(Data in this exercise)

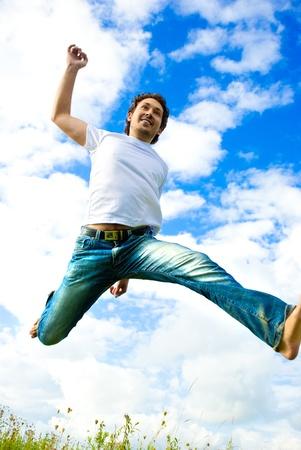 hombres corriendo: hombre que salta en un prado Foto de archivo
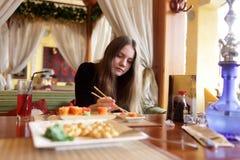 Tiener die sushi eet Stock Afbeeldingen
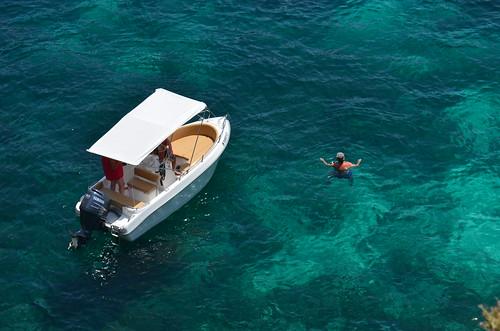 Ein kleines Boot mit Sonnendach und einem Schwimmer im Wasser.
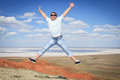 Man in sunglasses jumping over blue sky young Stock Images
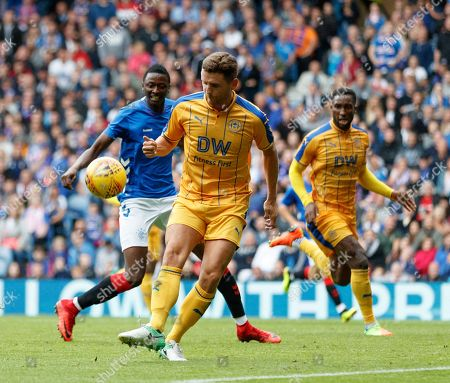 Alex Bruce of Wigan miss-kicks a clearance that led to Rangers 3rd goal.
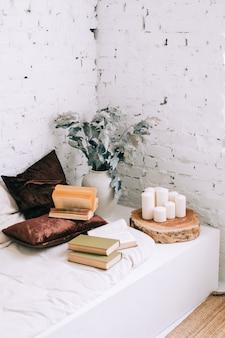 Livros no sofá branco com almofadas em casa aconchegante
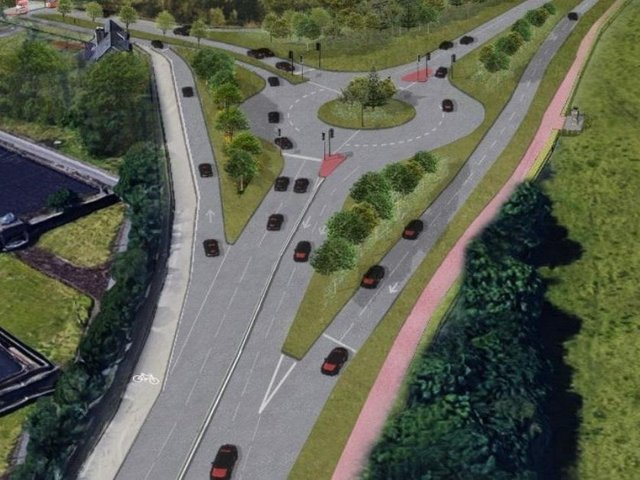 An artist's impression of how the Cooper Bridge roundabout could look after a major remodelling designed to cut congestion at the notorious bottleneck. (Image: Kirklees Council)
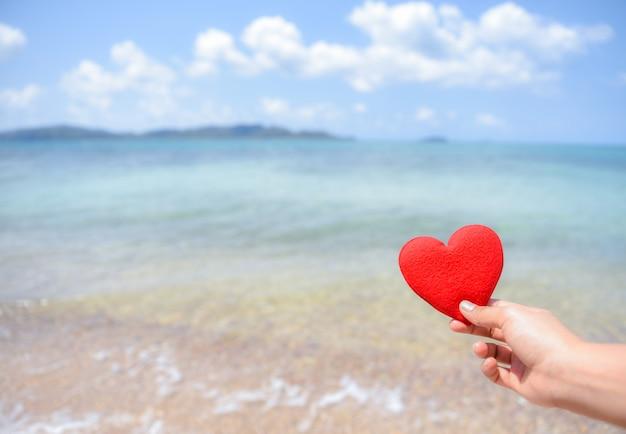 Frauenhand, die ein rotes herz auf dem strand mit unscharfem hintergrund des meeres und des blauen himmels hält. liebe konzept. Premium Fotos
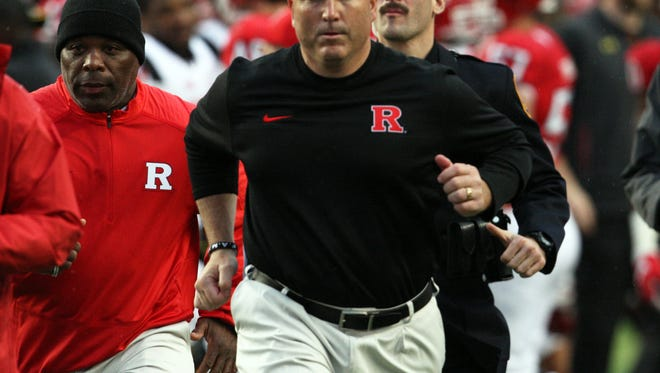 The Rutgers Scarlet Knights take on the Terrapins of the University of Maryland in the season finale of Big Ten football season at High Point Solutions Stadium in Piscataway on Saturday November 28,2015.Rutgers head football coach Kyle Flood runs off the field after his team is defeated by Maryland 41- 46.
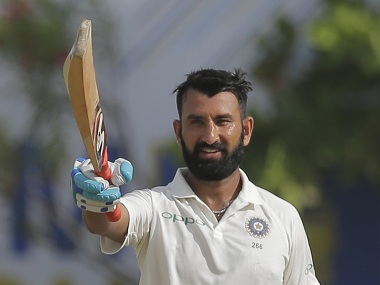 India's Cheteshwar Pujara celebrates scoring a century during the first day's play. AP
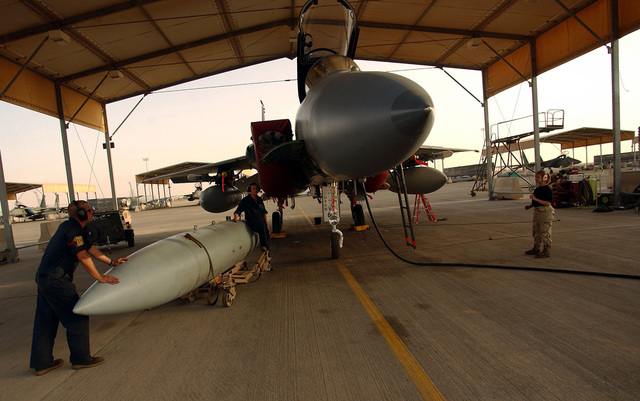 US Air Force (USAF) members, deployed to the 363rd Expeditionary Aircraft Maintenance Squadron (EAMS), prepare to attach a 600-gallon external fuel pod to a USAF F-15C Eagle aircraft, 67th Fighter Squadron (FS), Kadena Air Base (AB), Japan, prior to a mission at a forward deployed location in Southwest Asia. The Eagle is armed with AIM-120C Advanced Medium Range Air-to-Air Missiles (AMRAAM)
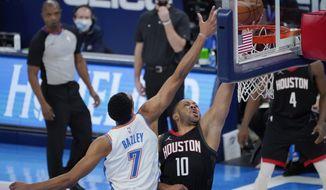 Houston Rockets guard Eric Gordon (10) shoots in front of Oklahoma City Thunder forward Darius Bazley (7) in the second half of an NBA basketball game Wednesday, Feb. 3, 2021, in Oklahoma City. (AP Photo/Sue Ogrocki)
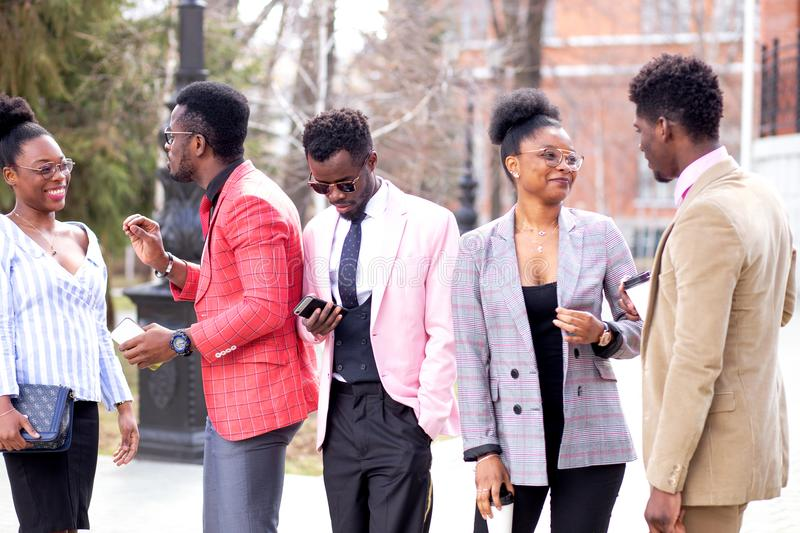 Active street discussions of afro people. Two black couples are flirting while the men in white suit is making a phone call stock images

(End Data in this exercise)

### Work task
The records above must be printed exactly, but the pictures they hold should be omitted.

### Response to the exercise
 hombres corriendo: hombre que salta en un prado Foto de archivo
 Tiener die sushi eet Stock Afbeeldingen
 Ein kleines Boot mit Sonnendach und einem Schwimmer im Wasser.
 Man in sunglasses jumping over blue sky young Stock Images
 Alex Bruce of Wigan miss-kicks a clearance that led to Rangers 3rd goal.
 Livros no sofá branco com almofadas em casa aconchegante
 An artist's impression of how the Cooper Bridge roundabout could look after a major remodelling designed to cut congestion at the notorious bottleneck. (Image: Kirklees Council)
 Frauenhand, die ein rotes herz auf dem strand mit unscharfem hintergrund des meeres und des blauen himmels hält. liebe konzept. Premium Fotos
 The Rutgers Scarlet Knights take on the Terrapins of the University of Maryland in the season finale of Big Ten football season at High Point Solutions Stadium in Piscataway on Saturday November 28,2015.Rutgers head football coach Kyle Flood runs off the field after his team is defeated by Maryland 41- 46.
 India's Cheteshwar Pujara celebrates scoring a century during the first day's play. AP
 US Air Force (USAF) members, deployed to the 363rd Expeditionary Aircraft Maintenance Squadron (EAMS), prepare to attach a 600-gallon external fuel pod to a USAF F-15C Eagle aircraft, 67th Fighter Squadron (FS), Kadena Air Base (AB), Japan, prior to a mission at a forward deployed location in Southwest Asia. The Eagle is armed with AIM-120C Advanced Medium Range Air-to-Air Missiles (AMRAAM)
 Houston Rockets guard Eric Gordon (10) shoots in front of Oklahoma City Thunder forward Darius Bazley (7) in the second half of an NBA basketball game Wednesday, Feb. 3, 2021, in Oklahoma City. (AP Photo/Sue Ogrocki)
 Active street discussions of afro people. Two black couples are flirting while the men in white suit is making a phone call stock images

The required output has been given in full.